Legal Sea Foods attorney Michael S. Levine, a partner with Hunton Andrews Kurth LLP in Washington, said in a statement the company is disappointed in the ruling.

“Legal’s case is based on the physical loss and damage caused by the actual presence of COVID-19 in its restaurants, not solely government orders. This oversight is just one of several critical errors in the Court’s decision.

“In addition, like certain other federal courts, this Court jumped to an evidentiary conclusion about how COVID-19 affects property. This issue was not before the Court. The only issue the Court should have been weighing is whether Legal “plausibly” plead a covered claim; proof was not yet necessary, although Legal is able to clear that hurdle, if given the opportunity. 

“In light of these and other errors in the Court’s decision, Legal is considering its options.”

Thomas D. Hughes, the insurer’s executive vice president, general counsel and corporate secretary, said, “We don’t comment on pending litigation.”

In the Arizona case, Mesa-based B Street Grill and Bar LLC filed suit against Cincinnati Insurance Co. on behalf of its three restaurants, according to Friday’s ruling by the U.S. District Court in Phoenix in B Street Grill and Bar LLC, et al. v.

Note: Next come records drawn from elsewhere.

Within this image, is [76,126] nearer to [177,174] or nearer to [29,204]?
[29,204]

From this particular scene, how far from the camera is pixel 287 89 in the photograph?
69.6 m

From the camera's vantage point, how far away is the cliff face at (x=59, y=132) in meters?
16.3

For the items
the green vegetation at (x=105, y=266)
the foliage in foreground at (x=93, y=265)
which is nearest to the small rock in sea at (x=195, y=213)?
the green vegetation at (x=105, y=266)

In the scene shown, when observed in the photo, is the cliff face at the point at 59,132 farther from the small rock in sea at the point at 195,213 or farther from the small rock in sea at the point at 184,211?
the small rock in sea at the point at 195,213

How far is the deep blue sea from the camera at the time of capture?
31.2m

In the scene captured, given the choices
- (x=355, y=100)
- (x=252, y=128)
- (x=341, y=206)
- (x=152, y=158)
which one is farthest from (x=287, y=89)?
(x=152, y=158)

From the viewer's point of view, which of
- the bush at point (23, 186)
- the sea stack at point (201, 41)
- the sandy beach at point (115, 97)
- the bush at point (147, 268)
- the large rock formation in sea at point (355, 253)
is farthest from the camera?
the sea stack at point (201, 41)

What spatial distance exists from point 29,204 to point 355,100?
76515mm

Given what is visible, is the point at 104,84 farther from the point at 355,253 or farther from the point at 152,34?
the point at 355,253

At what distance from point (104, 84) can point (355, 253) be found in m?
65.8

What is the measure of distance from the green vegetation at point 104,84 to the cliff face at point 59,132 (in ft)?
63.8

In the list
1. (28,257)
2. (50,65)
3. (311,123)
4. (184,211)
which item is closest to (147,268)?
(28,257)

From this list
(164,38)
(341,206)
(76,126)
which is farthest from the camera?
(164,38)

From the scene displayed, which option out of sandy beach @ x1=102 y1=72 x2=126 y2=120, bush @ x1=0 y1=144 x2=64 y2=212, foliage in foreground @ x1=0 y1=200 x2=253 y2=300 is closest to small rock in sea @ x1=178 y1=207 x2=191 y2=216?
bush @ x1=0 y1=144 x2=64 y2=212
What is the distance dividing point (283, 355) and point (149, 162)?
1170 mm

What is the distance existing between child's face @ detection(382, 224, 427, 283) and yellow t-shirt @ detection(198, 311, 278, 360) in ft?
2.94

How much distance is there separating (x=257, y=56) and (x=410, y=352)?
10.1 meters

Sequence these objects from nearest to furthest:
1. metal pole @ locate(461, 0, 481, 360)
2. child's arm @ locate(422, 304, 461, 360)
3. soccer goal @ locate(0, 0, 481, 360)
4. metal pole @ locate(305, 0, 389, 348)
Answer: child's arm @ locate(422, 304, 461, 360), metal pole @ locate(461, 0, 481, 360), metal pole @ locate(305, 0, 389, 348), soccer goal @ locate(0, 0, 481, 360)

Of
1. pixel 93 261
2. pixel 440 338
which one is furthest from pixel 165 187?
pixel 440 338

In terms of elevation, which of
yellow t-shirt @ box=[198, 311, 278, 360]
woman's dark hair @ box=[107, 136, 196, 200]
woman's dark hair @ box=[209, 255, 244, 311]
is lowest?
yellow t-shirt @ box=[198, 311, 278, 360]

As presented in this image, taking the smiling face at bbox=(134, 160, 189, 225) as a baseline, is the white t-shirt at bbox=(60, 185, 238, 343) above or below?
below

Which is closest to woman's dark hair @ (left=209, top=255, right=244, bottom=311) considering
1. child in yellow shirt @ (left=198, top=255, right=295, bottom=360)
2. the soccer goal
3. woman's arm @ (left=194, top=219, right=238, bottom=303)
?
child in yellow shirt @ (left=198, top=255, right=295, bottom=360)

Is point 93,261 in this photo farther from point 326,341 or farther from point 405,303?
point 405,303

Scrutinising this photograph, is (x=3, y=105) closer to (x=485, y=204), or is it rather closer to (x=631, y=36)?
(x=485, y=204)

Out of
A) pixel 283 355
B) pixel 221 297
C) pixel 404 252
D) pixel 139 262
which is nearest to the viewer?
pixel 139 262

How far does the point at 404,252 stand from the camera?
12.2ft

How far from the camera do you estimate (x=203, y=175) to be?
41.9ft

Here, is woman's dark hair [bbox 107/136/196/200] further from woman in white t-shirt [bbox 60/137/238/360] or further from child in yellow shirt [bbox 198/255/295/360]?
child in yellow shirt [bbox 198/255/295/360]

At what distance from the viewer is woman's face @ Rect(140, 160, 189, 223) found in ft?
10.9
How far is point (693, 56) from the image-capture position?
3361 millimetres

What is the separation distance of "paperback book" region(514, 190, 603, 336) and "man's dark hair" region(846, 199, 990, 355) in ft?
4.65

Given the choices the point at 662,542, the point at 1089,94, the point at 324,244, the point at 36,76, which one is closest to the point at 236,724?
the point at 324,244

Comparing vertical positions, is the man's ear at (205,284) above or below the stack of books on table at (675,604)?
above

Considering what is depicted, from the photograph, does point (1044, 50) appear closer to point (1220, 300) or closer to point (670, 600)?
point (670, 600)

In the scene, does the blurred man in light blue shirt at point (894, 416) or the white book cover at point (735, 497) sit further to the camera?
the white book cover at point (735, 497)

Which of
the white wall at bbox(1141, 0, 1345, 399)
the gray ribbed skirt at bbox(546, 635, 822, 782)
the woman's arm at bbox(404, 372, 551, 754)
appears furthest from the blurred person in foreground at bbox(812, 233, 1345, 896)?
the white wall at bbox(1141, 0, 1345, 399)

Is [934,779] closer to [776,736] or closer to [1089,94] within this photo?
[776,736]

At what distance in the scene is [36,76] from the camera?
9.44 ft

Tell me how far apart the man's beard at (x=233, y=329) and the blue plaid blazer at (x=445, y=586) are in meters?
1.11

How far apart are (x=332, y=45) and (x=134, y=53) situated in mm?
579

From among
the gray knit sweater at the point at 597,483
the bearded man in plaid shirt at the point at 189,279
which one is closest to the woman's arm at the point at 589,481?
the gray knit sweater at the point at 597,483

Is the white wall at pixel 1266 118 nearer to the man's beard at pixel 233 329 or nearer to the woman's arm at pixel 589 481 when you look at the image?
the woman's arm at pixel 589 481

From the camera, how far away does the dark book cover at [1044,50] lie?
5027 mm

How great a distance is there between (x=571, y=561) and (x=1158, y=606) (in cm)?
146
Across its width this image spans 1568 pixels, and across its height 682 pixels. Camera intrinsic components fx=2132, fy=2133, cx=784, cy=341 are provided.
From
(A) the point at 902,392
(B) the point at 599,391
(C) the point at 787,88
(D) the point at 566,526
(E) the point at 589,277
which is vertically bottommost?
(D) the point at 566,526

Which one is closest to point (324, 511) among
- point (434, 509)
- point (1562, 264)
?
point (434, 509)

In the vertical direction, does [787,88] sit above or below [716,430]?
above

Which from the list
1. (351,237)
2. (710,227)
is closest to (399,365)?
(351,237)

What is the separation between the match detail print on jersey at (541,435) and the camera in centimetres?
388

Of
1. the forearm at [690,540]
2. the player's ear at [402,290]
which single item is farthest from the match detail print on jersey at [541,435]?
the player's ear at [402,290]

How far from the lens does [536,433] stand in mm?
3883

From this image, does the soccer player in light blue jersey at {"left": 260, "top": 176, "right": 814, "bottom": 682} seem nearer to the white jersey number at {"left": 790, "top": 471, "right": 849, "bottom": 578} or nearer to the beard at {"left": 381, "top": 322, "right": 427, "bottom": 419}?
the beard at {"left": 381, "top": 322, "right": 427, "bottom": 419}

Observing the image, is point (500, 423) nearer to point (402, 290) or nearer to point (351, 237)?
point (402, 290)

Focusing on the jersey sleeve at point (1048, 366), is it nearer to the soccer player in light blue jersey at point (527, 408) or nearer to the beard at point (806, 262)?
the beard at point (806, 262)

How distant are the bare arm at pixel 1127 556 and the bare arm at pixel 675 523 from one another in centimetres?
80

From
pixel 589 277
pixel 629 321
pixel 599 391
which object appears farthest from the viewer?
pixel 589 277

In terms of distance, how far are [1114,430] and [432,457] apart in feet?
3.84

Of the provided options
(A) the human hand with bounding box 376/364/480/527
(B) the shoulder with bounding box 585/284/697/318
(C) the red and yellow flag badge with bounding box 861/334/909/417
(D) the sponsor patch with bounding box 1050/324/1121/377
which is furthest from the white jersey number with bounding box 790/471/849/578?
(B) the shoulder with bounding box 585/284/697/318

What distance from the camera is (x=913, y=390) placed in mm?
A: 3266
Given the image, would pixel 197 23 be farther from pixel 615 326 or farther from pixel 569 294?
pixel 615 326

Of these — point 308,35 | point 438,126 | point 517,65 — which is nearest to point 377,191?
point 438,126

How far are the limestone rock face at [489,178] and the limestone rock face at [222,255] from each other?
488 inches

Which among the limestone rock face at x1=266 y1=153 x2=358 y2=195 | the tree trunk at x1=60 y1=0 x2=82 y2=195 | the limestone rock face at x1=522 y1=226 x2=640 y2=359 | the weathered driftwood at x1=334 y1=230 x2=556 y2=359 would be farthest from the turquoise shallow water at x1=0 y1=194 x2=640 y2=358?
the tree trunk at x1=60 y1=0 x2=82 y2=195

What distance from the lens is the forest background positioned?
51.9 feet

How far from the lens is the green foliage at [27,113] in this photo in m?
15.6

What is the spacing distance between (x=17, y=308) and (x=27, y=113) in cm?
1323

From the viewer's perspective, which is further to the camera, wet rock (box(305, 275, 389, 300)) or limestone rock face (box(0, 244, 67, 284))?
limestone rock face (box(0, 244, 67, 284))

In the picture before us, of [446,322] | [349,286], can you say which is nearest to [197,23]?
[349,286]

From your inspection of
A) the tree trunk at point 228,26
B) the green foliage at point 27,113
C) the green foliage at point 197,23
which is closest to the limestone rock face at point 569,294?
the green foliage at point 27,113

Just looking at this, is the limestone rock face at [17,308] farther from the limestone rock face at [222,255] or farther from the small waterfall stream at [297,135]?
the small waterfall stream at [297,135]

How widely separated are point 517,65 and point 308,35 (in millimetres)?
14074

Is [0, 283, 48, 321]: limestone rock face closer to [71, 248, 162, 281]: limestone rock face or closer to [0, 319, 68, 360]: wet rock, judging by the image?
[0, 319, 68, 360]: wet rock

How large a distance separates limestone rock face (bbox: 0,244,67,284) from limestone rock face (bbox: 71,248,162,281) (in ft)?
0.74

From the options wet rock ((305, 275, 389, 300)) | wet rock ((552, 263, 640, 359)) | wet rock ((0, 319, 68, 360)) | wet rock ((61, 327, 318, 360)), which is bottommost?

Cincinnati Insurance Co.

The chain said in its complaint that both its director of food and beverage and one of its owners had tested positive for COVID-19.

“Central to the policy is that the loss must be tied to ‘accidental physical loss or accidental physical damage’ to the properties,” the ruling said. “The policy in question requires actual physical damage to Plaintiff’s property,” which plaintiffs have not alleged.

It “attempted to demonstrate physical damage in the complaint by alleging that two people who regularly worked in their restaurants contracted COVID-19” and by contending that their lost income due to COVID-19 and the government restrictions constituted actual physical damage, it said. 

However, “The mere fact that Plaintiffs needed to clean surfaces that could host the virus does not constitute actual physical damage entitling them to coverage under the policy,” the ruling said.
“Plaintiffs could easily remedy the problem by diligently cleaning, and clearly no repairs were necessary.”

The ruling also said, “Although Plaintiff argues the policy does not contain an exclusion for viruses or communicable diseases, the Court is not persuaded that Plaintiff’s allegations could trigger coverage.”

A Cincinnati Insurance spokeswoman said in a statement, "We agree with the court’s decision that the coronavirus does not constitute a direct physical loss or damage to property – a prerequisite for coverage.

"We recognize the challenges facing many small businesses. We have been, and continue to be, committed to doing our part to support the families and businesses in our agents’ communities, including helping them to proactively manage risks and promptly paying covered claims.”

The restaurants’ attorneys did not respond to a request for comment.

Last week, a federal district court agreed to dismiss COVID-19-related business interruption litigation filed by a Las Vegas restaurant chain against a Tokio Marine Group of Cos. unit, stating the insurer’s coverage applies to ingestible items, not service.